JOB >> Omit the pictures from the entries below and retype everything else exactly.

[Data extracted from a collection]
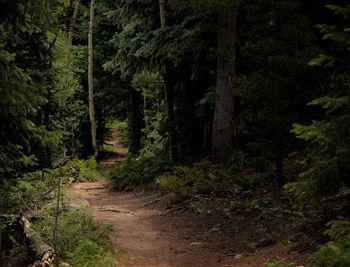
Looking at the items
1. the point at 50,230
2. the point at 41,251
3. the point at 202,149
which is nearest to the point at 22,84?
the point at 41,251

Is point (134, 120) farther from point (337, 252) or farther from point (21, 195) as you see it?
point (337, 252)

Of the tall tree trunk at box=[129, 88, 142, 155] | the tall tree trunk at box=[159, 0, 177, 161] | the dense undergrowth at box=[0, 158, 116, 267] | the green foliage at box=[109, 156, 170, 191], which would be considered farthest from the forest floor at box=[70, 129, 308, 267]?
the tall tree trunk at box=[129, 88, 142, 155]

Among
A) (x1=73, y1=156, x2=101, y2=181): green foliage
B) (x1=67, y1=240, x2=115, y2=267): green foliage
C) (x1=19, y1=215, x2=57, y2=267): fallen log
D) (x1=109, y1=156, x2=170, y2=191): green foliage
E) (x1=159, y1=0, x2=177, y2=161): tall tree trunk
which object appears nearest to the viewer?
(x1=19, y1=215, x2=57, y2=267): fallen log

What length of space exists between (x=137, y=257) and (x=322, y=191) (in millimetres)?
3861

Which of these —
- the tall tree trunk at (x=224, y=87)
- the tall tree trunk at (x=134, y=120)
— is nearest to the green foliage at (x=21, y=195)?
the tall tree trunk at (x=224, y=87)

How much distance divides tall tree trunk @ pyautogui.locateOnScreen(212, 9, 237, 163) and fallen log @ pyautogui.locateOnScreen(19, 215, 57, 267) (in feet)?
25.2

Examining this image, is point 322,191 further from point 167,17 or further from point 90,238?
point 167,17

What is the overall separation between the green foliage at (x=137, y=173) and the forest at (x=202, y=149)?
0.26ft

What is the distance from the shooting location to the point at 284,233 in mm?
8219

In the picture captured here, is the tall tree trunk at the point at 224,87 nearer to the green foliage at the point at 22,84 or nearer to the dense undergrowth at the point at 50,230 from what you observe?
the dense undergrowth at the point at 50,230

IN RESPONSE >>
Looking at the items
1. the point at 50,230
2. the point at 41,251
3. the point at 202,149
which is nearest to the point at 22,84?
the point at 41,251

Is point (134, 120) farther from point (337, 252) or farther from point (21, 195) as you see it?
point (337, 252)

Of the tall tree trunk at box=[129, 88, 142, 155] | the tall tree trunk at box=[159, 0, 177, 161] | the dense undergrowth at box=[0, 158, 116, 267] | the green foliage at box=[109, 156, 170, 191], which would be considered farthest from the forest floor at box=[70, 129, 308, 267]?
the tall tree trunk at box=[129, 88, 142, 155]

Among
A) (x1=73, y1=156, x2=101, y2=181): green foliage
B) (x1=67, y1=240, x2=115, y2=267): green foliage
C) (x1=19, y1=215, x2=57, y2=267): fallen log
D) (x1=109, y1=156, x2=170, y2=191): green foliage
E) (x1=159, y1=0, x2=177, y2=161): tall tree trunk
which object appears nearest to the viewer?
(x1=19, y1=215, x2=57, y2=267): fallen log

What length of space exists between (x=137, y=257) and (x=322, y=191) (in millimetres)?
3861

Which of these —
- the tall tree trunk at (x=224, y=87)
- the tall tree trunk at (x=134, y=120)
— is nearest to the green foliage at (x=21, y=195)?
the tall tree trunk at (x=224, y=87)

How much distance divides tall tree trunk @ pyautogui.locateOnScreen(212, 9, 237, 163) and fallen log @ pyautogui.locateOnScreen(19, 215, 57, 267) (in feet)?
25.2

Examining this image, is point 322,191 further from point 167,17 or further from point 90,238?
point 167,17

What is the overall separation between the green foliage at (x=137, y=173) and the forest at (x=202, y=149)?
0.26ft

What is the distance from the shooting location to the point at 284,233 in mm?
8219

In the picture captured here, is the tall tree trunk at the point at 224,87 nearer to the green foliage at the point at 22,84 or nearer to the dense undergrowth at the point at 50,230 from what you observe?
the dense undergrowth at the point at 50,230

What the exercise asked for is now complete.